Thoughts on killing tinderbox, foundations

May 10, 2009

Thoughts on killing tinderbox, foundations

Filed under: Mozilla — Tags: buildbot, Mozilla — Axel Hecht @ 9:45 pm

I figured it’d be a good idea to just dump my thinkings on killing tinderbox (as in the the web interface to mozilla’s builds). As just the background information grows to a lengthy post, I’ll cut them into pieces.

To point you where I’m heading, the executive summary of my thinking is:

Killing tinderbox is a webdev problem for the most part, with some chunks in IT and build/releng. The latter two should be fine to mostly do what webdev needs to get the job done.

I won’t give my complete rationale for killing tinderbox, for the most part because I’ve been thinking about that too long and have come up with too many reasons to write them down. But the most important fragments would be in …

The Rationale:

Tinderbox knows relatively little about our builds, and displays even less. The front end is hard to hack, and the back end is tied to a build model that doesn’t match that of buildbot. In particular in our move to hg, things have changed considerably in the back.

Listening in to previous discussions, there seems to be a gap between how people talk about our builds, and what our builds really are. Thus I’ll bore the few people that actually hack on our build automation for a few, and dive into …

What buildbot knows:

Buildbot, aka the software we’re using to control and run our builds, knows plenty about our builds. I’ll give a list of things that come up to my mind, with a focus on things that tinderbox wouldn’t.

Why a build is running.
- Which changes went into this build, or if it was a periodic or forced build
The steps of each build, with separate description, results, logs
- Logs have separate stdout and stderr chunks in order
A set of build properties, holding slave name, build number, revision
- The set of build properties can be amended, to hold more data. The data can be basically anything that can be pickled in python, and could be constrained to json values, or just natives thereof.
Start and end times for both the individual steps and the complete build

There are some shortages in particular when it comes down to our build setup, mostly …

What even buildbot doesn’t know:

Dependencies between builds. Buildbot has two builtin methods to run builds that depend on prior builds, but it doesn’t keep track of that relationship.

For those into schema, one possible version of that is depicted in this graph.

Then, there are things we keep …

On tinderbox, but not on buildbot:

Tree rules
- open/closed (used to be on despot for cvs/bonsai)
- sheriff
Build comments
log parsers

So much for the read-only side of life. On top of this, there are a few important things that buildbot enables us to do, which we don’t empower our community to use (at least not without a releng-sheriff around).

Buildbot can:

Trigger builds on arbitrary builders, possibly with particular properties set (the latter requires hackery).
Stop most builds while running.

Exposing these should provide a powerful tool to investigate and clear bustages.
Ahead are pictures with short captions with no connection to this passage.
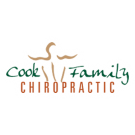 Cook Family Chiropractic Clinic, Chiropractor, Health and Beauty, Wisconsin Rapids, Wisconsin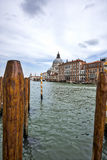 Großartiger Kanal in Venedig Lizenzfreies Stockfoto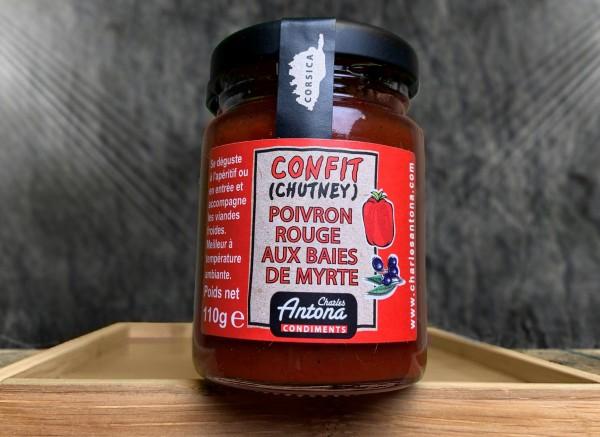Confit Poivron rouge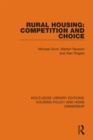 Rural Housing: Competition and Choice - eBook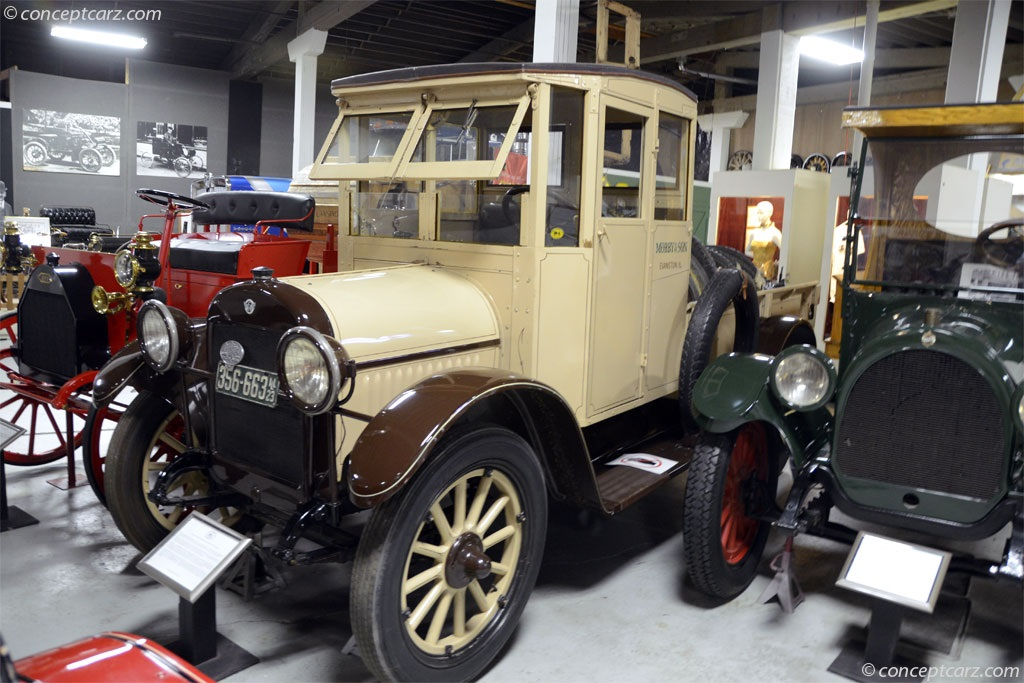 Auto Auction Pa >> 1923 REO Speedwagon History, Pictures, Value, Auction ...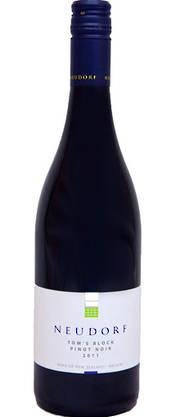 Neudorf Tom's Block Pinot Noir 2016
You can get a slightly better idea of how things are looking on buildbot itself if you browse around on Chromium’s waterfall. IMHO, they share the problem of not being able to present the data they have, even though they have less platforms and trees to handle than we do. You can also see the problem of dependent test builds hanging somewhere in the air. You can also nicely see the output per step with the details they have, unconditionally though. Most of the time, you likely don’t care.

Going forward, I’ll try to wrap my head around which problems our web frontend to our builds actually needs to solve, and which routes I see to getting there.

Comments (4)

4 Comments

I think you’re thinking in the right direction. Two things I don’t see yet in any of our replacement UIs or thinking:

– A central place to set tree status and have that information pulled.

You touched on this a bit, but I’ve really been thinking about this for comm-central – we have 3 apps using one repo, and we need a central place to set tree status and notices – not just for that repo but for the apps that are there, i.e. we sometimes close TB but leave SM and calendar open.

Of course, other extensions/UIs need to be able to pull this information as well.

– An indication of how long it will be before my changeset gets built.

How long before the builds will start, how long do the builds running have left.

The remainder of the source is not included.